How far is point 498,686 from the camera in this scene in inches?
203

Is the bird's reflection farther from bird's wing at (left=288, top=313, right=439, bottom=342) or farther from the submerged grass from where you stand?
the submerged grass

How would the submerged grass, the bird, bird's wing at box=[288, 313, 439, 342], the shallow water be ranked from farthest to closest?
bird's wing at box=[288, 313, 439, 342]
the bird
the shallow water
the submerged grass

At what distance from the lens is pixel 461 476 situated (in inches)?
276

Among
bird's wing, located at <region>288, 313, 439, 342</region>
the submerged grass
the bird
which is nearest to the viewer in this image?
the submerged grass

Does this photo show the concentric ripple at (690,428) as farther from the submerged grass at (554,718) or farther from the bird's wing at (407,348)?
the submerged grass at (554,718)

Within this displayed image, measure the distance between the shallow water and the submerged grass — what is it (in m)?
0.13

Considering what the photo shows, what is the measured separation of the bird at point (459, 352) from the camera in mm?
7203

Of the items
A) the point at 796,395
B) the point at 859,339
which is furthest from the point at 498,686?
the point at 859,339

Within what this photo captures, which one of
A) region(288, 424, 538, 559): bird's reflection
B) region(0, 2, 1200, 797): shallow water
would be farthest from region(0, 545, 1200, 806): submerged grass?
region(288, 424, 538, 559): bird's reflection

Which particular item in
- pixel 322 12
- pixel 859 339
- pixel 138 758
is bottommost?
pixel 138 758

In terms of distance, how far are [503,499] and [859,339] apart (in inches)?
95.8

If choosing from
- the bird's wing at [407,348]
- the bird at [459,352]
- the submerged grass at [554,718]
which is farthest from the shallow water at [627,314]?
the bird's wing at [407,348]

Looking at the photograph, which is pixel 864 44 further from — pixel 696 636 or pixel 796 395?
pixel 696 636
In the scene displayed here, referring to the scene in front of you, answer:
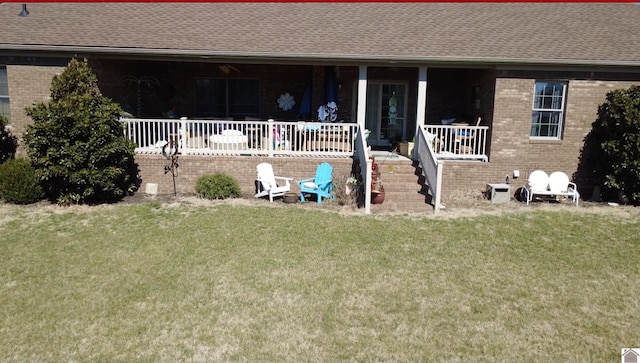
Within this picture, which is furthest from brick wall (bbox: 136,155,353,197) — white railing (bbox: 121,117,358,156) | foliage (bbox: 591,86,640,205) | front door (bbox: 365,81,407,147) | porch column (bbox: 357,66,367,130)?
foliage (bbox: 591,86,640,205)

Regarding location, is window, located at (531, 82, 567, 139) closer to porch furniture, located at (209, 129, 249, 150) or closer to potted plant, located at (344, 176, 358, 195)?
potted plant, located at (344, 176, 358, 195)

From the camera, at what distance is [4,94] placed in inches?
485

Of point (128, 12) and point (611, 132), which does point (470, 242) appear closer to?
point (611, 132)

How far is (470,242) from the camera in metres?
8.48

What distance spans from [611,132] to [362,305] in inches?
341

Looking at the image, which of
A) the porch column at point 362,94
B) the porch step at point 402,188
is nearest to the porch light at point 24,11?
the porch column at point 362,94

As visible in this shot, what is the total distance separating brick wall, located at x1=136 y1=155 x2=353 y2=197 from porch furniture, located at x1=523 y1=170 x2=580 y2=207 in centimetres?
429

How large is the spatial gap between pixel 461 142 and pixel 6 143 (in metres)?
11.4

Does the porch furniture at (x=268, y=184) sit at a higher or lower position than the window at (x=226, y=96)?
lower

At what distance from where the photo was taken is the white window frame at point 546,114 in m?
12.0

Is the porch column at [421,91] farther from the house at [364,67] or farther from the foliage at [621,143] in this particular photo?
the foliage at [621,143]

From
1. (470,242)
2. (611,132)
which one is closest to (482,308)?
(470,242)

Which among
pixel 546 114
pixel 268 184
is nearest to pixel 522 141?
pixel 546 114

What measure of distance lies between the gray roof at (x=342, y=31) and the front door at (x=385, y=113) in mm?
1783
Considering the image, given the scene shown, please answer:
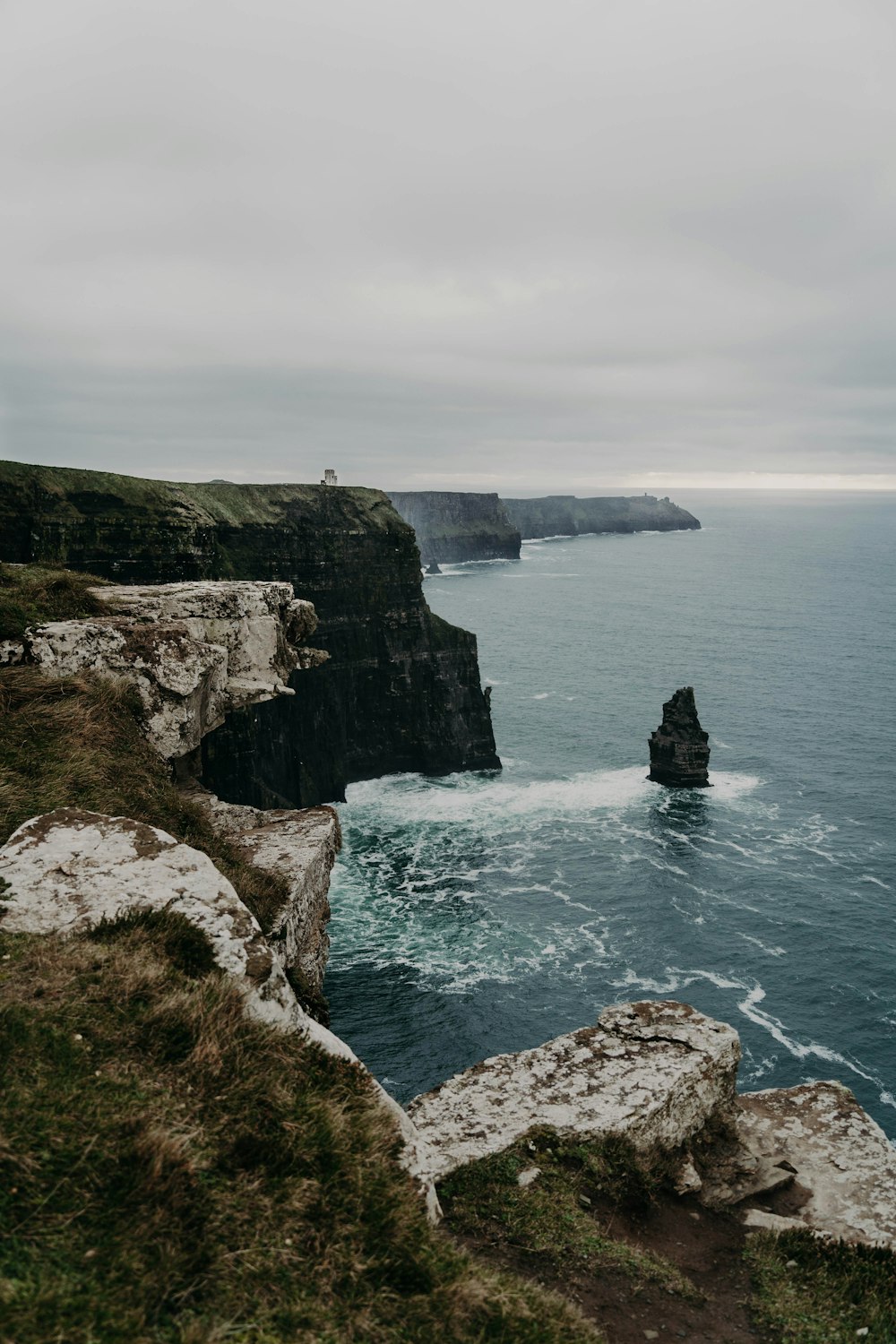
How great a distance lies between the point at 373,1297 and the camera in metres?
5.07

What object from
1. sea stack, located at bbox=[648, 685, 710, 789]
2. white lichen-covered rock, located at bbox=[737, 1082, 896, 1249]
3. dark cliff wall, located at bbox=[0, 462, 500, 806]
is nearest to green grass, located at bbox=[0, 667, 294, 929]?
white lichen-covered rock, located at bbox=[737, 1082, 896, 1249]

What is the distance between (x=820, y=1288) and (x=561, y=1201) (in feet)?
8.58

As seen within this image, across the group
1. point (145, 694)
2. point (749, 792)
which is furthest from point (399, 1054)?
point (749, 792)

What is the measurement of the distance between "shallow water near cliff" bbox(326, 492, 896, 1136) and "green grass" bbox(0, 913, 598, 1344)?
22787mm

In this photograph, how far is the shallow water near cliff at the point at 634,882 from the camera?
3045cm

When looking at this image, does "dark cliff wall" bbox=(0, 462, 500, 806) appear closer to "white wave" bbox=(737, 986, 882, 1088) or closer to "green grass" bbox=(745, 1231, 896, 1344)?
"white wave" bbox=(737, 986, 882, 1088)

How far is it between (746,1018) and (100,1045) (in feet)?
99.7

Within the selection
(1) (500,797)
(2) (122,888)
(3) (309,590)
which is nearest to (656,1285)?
——
--- EXERCISE DIRECTIONS ---
Restate each of the entries above word for word and skip every image.

--- RIGHT ANSWER ---
How far is point 498,686 from the camera in this scene in inches?
203

Is the bird's reflection farther from bird's wing at (left=288, top=313, right=439, bottom=342) or farther from the submerged grass from where you stand?
the submerged grass

How would the submerged grass, the bird, bird's wing at box=[288, 313, 439, 342], the shallow water be ranked from farthest to closest?
bird's wing at box=[288, 313, 439, 342]
the bird
the shallow water
the submerged grass

At what distance from the lens is pixel 461 476 situated (in inches)?
276

Among
bird's wing, located at <region>288, 313, 439, 342</region>
the submerged grass
the bird
which is nearest to the viewer in this image?
the submerged grass

Does this photo show the concentric ripple at (690,428) as farther from the submerged grass at (554,718) or farther from the bird's wing at (407,348)?
the submerged grass at (554,718)

Within this displayed image, measure the distance between the shallow water and the submerged grass — what is it (in m)?
0.13

Considering what the photo shows, what is the measured separation of the bird at point (459, 352) from the camera in mm?
7203

Of the items
A) the point at 796,395
B) the point at 859,339
which is furthest from the point at 498,686?
the point at 859,339

Within what this photo captures, which one of
A) region(288, 424, 538, 559): bird's reflection
B) region(0, 2, 1200, 797): shallow water
would be farthest from region(0, 545, 1200, 806): submerged grass?
region(288, 424, 538, 559): bird's reflection

Which particular item in
- pixel 322 12
- pixel 859 339
- pixel 138 758
is bottommost?
pixel 138 758

In terms of distance, how far are [503,499] and [859,339] apart (in inches)?
95.8

If choosing from
- the bird's wing at [407,348]
- the bird at [459,352]
- the submerged grass at [554,718]
which is farthest from the shallow water at [627,314]?
the bird's wing at [407,348]

Looking at the photograph, which is pixel 864 44 further from — pixel 696 636 or pixel 796 395?
pixel 696 636
In the scene displayed here, referring to the scene in front of you, answer:
Within this picture, which is furthest from brick wall (bbox: 136,155,353,197) — white railing (bbox: 121,117,358,156) | foliage (bbox: 591,86,640,205) | front door (bbox: 365,81,407,147) | porch column (bbox: 357,66,367,130)?
foliage (bbox: 591,86,640,205)

Regarding location, is window, located at (531, 82, 567, 139) closer to porch furniture, located at (209, 129, 249, 150) or closer to potted plant, located at (344, 176, 358, 195)?
potted plant, located at (344, 176, 358, 195)

From the camera, at what distance is [4,94] placed in inches?
485

Of point (128, 12) and point (611, 132), which does point (470, 242) appear closer to?
point (611, 132)

How far is (470,242) from the camera in metres?
8.48

What distance spans from [611,132] to [362,305] in inches?
341

Looking at the image, which of
A) the porch column at point 362,94
B) the porch step at point 402,188
is nearest to the porch light at point 24,11?
the porch column at point 362,94

As visible in this shot, what is the total distance separating brick wall, located at x1=136 y1=155 x2=353 y2=197 from porch furniture, located at x1=523 y1=170 x2=580 y2=207 in centimetres?
429

How large is the spatial gap between pixel 461 142 and pixel 6 143 (in metres)?
11.4

Does the porch furniture at (x=268, y=184) sit at a higher or lower position than the window at (x=226, y=96)?
lower

At what distance from where the photo was taken is the white window frame at point 546,114 in m?
12.0

Is the porch column at [421,91] farther from the house at [364,67] or farther from the foliage at [621,143] in this particular photo?
the foliage at [621,143]

From
1. (470,242)
2. (611,132)
which one is closest to (482,308)?
(470,242)

Which among
pixel 546 114
pixel 268 184
is nearest to pixel 522 141?
pixel 546 114

What measure of distance lies between the gray roof at (x=342, y=31) and the front door at (x=385, y=113) in mm?
1783
Considering the image, given the scene shown, please answer:
How great a distance lies between the point at 373,1297 and the camera in metres?
5.07

What object from
1. sea stack, located at bbox=[648, 685, 710, 789]
2. white lichen-covered rock, located at bbox=[737, 1082, 896, 1249]
3. dark cliff wall, located at bbox=[0, 462, 500, 806]
is nearest to green grass, located at bbox=[0, 667, 294, 929]?
white lichen-covered rock, located at bbox=[737, 1082, 896, 1249]

What is the distance between (x=820, y=1288) and (x=561, y=1201) (in feet)?
8.58

As seen within this image, across the group
1. point (145, 694)
2. point (749, 792)
which is furthest from point (399, 1054)?
point (749, 792)

What is the measurement of the distance between "shallow water near cliff" bbox(326, 492, 896, 1136) and "green grass" bbox(0, 913, 598, 1344)?
22787mm

In this photograph, how far is the shallow water near cliff at the point at 634,882 from the camera?
3045cm

When looking at this image, does "dark cliff wall" bbox=(0, 462, 500, 806) appear closer to "white wave" bbox=(737, 986, 882, 1088) or closer to "green grass" bbox=(745, 1231, 896, 1344)?
"white wave" bbox=(737, 986, 882, 1088)

How far is it between (746,1018) and (100,1045) (in feet)?
99.7

Within the selection
(1) (500,797)
(2) (122,888)
(3) (309,590)
which is nearest to (656,1285)?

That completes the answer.